November 2, 2015

THE HARDEST PART OF PARTISAN POLITICS IS ACCEPTING THAT YOU WON:

Moral Failure And Health Costs: Two Simplistic Spending Narratives (Jeff Goldsmith, October 27, 2015, Health Affairs Blog)

The conservative thesis holds that the demand for health care is unlimited because it has been, historically, a free good for many patients. Moreover, the argument runs, much illness is driven by bad personal health choices -- for example, smoking and obesity, and the heart disease and diabetes that follows. Thus, much of our cost problem is actually the patient's fault.

Since patients have historically paid a relatively small fraction of health costs, the conservative remedy is that patients must have more "skin in the game," that is, pay more of the cost themselves. If we do this, people will exercise more discipline in their personal health habits, and also "shop" for care when they need to use it, and costs will go down.

Adherents to this explanation point to Joseph Newhouse's nearly forty-year-old RAND health insurance study which showed that patients who shared some of the cost used a lot less care and were, apparently, no sicker at the end of the study period. The oft-ignored coda to the Rand study was that patients were incapable to distinguishing high-value from no-value care, a finding echoed just last week by a study of patient behavior in a high-deductible health plan.

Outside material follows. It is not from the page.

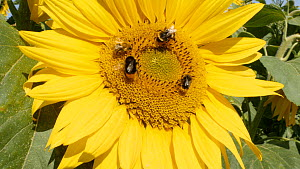 Bumblebees (Bombus) collecting nectar from a Sunflower (Helianthus), Warwickshire, England, UK. August - Steve Downer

This thesis--that lifestyle and indiscriminate use of care are the main drivers of heath spending--has led to multiple remedies: health savings accounts; higher cost sharing; higher patient front-end cash payments to doctors and hospitals; and also "price transparency" -- attempting to clarify in advance of care what something will cost, so patients can use their own money to shop for care.

The conservative narrative had an influential role in shaping the structure of private coverage under the Affordable Care Act, where very high deductibles and annual out-of-pocket limits are the norm, as well as the Cadillac Tax on so-called "high value" health plans, designed to discourage first dollar coverage. It has led to a quintupling of patients with high deductible plans since 2007. According to the 2015 Kaiser Family Foundation Health Benefits Survey, patient cost sharing has grown six times as fast as wages since 2010.